According to the latest data from the National Safety Council, 7,450 pedestrians died as a result of traffic incidents or incidents that occurred in parking lots, driveways or private property in 2017. Children are more than twice as likely to be struck by a car on Halloween than on any other day of the year.

Despite the scary statistics, Kelly said that there are always measures people can take to protect their children. She advises families to look both ways before crossing streets and be especially watchful of traffic, especially when leaving the sidewalk from between parked cars.

Parents can modify costumes to ensure that children are comfortable and can walk more easily.

“Kids should have free movement of their feet, unless they’re an infant in a carrier or stroller,” Kelly said. “Be sure masks and other costume parts that cover the face allow for clear vision, so they can see where they’re going.”

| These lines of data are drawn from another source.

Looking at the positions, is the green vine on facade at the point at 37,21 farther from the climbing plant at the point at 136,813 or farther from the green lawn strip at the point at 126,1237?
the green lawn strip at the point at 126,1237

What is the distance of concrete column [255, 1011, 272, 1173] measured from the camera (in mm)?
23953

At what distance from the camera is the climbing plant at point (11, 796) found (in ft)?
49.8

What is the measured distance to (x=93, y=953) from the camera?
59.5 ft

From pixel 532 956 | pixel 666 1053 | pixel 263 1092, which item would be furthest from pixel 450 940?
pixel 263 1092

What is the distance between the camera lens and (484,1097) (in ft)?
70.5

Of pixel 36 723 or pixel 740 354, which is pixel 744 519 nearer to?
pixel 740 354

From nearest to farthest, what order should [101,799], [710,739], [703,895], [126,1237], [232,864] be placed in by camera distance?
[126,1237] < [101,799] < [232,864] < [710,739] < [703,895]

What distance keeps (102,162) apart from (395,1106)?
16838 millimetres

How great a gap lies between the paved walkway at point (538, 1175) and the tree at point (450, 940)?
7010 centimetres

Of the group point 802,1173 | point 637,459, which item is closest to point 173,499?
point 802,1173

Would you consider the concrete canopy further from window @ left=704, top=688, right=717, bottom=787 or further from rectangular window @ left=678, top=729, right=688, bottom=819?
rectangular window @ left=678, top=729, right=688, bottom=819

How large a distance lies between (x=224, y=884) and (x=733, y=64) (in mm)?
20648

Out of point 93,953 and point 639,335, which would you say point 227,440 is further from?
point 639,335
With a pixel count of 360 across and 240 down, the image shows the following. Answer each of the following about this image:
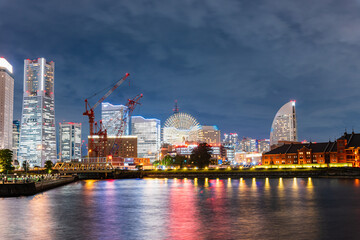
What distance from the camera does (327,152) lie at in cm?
17525

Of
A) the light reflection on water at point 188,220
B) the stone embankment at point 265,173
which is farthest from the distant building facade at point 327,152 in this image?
the light reflection on water at point 188,220

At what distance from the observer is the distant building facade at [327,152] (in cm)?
16512

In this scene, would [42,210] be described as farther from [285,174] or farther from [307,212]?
[285,174]

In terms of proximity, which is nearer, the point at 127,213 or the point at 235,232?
the point at 235,232

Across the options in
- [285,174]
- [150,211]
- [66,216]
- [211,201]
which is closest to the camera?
[66,216]

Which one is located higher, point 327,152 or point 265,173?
point 327,152

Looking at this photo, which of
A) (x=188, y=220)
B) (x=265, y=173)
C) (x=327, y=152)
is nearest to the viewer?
(x=188, y=220)

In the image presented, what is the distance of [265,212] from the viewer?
4728 centimetres

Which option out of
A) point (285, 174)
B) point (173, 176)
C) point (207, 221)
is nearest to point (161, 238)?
point (207, 221)

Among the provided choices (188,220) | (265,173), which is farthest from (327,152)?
(188,220)

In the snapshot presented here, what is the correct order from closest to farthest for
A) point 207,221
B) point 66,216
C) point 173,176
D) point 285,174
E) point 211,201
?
1. point 207,221
2. point 66,216
3. point 211,201
4. point 285,174
5. point 173,176

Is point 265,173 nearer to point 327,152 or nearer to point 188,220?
point 327,152

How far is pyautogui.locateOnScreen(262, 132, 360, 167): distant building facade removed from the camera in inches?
6501

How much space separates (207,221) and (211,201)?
2070cm
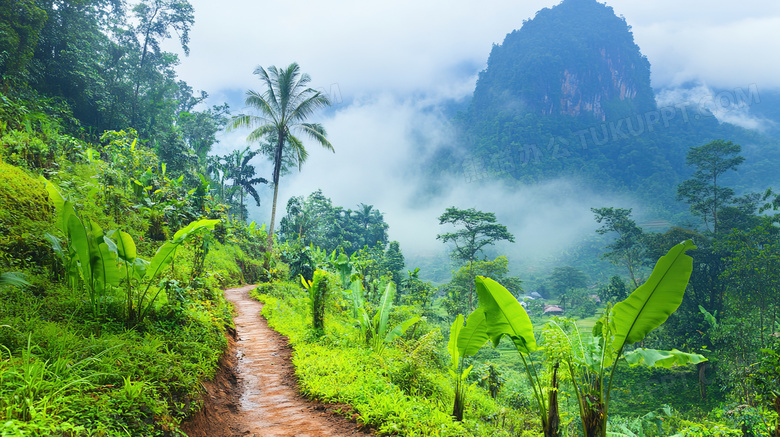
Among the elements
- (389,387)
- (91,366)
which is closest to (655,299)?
(389,387)

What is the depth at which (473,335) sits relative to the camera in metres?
3.86

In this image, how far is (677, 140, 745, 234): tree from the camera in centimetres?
2436

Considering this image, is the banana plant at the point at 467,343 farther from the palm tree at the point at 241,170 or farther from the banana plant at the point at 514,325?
the palm tree at the point at 241,170

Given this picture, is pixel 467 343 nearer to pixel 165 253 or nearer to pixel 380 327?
pixel 380 327

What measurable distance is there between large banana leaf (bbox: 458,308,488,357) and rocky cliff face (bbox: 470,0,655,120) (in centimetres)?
12482

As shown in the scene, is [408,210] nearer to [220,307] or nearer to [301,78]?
[301,78]

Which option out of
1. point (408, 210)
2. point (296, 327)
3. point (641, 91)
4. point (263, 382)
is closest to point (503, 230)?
point (296, 327)

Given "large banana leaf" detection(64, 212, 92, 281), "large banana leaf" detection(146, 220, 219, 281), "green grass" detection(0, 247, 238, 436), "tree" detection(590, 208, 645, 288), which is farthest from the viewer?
"tree" detection(590, 208, 645, 288)

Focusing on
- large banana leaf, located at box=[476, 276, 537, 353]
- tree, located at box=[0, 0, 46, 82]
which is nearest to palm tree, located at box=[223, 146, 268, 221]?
tree, located at box=[0, 0, 46, 82]

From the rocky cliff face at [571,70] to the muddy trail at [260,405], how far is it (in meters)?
125

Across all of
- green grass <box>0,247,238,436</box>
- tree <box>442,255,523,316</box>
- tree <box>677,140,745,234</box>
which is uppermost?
tree <box>677,140,745,234</box>

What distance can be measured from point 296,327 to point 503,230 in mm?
27004

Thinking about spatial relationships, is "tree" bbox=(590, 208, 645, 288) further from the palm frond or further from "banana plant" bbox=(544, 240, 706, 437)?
"banana plant" bbox=(544, 240, 706, 437)

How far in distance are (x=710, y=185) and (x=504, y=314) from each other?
31.8 metres
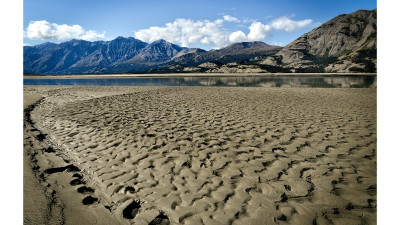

Kelly recommends that children carry flashlights or wear reflective gear to increase their visibility and have candy containers that are easy to carry. While trick or treating, families should only knock on the doors of houses that appear to be “open for business,” with outside lights turned on and Halloween decorations in the yard.

With the increase in pedestrian traffic on Halloween night — which falls on Thursday, Oct. 31, this year — Kelly said that drivers also need to watch for families crossing the streets, drive more slowly than usual and avoid distractions such as cell phone calls and texting.

“For the most part, we’ve had really good luck with folks being patient and accommodating with each other,” Kelly said, about past Halloweens in the city.

She encourages families to stop by the police department headquarters on North Street during their trick or treating.

“We give out candy every year and love to see all the costumes,” Kelly said.